I looked at myself in the mirror. Opened my mouth. Heard: “You never could handle your drugs. You’re just a kid. Go to bed, get some sleep. We can talk about it in the morning, if you still want. If you remember.” Then I turned the shower on, loud, so I wouldn’t hear what else he might have to say. So he wouldn’t hear me crying.
He forgave me. To prove it he even moved his stuff into my place. He didn’t have much. Some clothes. A photograph album of some family. I threw that out, jealous. The only pictures I still had of family were scratched onto my brain, no matter how hard I tried to get rid of them. But Little forgave me.
It was hard, always being forgiven. Before, he’d always made me laugh, but now he had me taking showers all the time. I was never cleaner.
He finished training, started his first case. Frankie started him on an easy one: a teenage girl who’d had her heart broke. But Little was good, too good; he didn’t just heal her, he left her singing. And maybe that is what healing is, after all.
But it wasn’t just the first one; it was all his jalloos that followed. They all came away clean as spoons. Little spent himself for all of them like he was a stock market crash about to happen. When it came to throwing pearls before swine, he was the prince. And I thought it was just he was new to The Blues.
He said it was the money he liked. He did, too; money he had for the first time. He bought presents for his friends, vintage silk kimonos he had sent from Japan. For Benji, a turquoise one, with dragons embroidered in silver and gold.
For her to dance in. Little loved to watch Benji dance.
“When you dance,” he told her, “I don’t need much more in the world.” And she danced more often, because of it.
Sometimes he gave money to strangers in the street. “I like to make people feel better,” he’d say. It wasn’t only the money. Little loved his work; he thought it mattered.
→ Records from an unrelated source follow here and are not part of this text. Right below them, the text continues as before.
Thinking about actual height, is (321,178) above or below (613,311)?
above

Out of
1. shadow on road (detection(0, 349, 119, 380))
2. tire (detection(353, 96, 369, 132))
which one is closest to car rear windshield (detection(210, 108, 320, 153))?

Living The Blues with you. We’d come off case and go dancing in the clubs that line the river: The Ocean, 1001 Knights, Kenya. Little knew all the doors and bartenders from his days as a performance artist. We never paid covers, and our first rounds always came on the house. They welcomed him home, his people. With me it was different. Little introduced me as his best friend, as the love of his life, but they turned away, mouths sharpening at the corners. I was the magician, the one who’d disappeared him, brought him back transformed: a therapist at River Street. The job attracts rumour-mongering faster than illicit sex. I played mysterious woman for them. I know all the lines; for some jalloos, it’s the only game in town, at least at the beginning.
When the clubs emptied at four there’d be parties, speakeasies, restaurants. And then we’d go home. Every morning between jobs we’d see the sun come up from my big factory windows. We’d see the sky change colour, shift from black to violet to blue. Blue. Washes of Blue. Awash in Blue.
“It’s good,” he said. “You’re very good.”
“This is all I’ve ever wanted.” And it was.
But the morning came that Little disappeared, lost me in the crowd of night faces, slipped away on the dance floor at Kenya.
I looked everywhere. I spent fortunes on a half-awake cabdriver, asking him to wait outside. He waited, and I always came out alone. He grumbled at me in his rear-view mirror, telling me I’d never learn. Finally he drove me home.
No Little there to kiss me to sleep, just a hollow in my gut where he’d been. The bed was big and grubby; the morning light too critical for the dust we were always too happy to clean. I got dressed again and walked over to the Fifth Street Deli, and on my way there clouds came, and it started to rain. With the rain, even the pigeons took cover.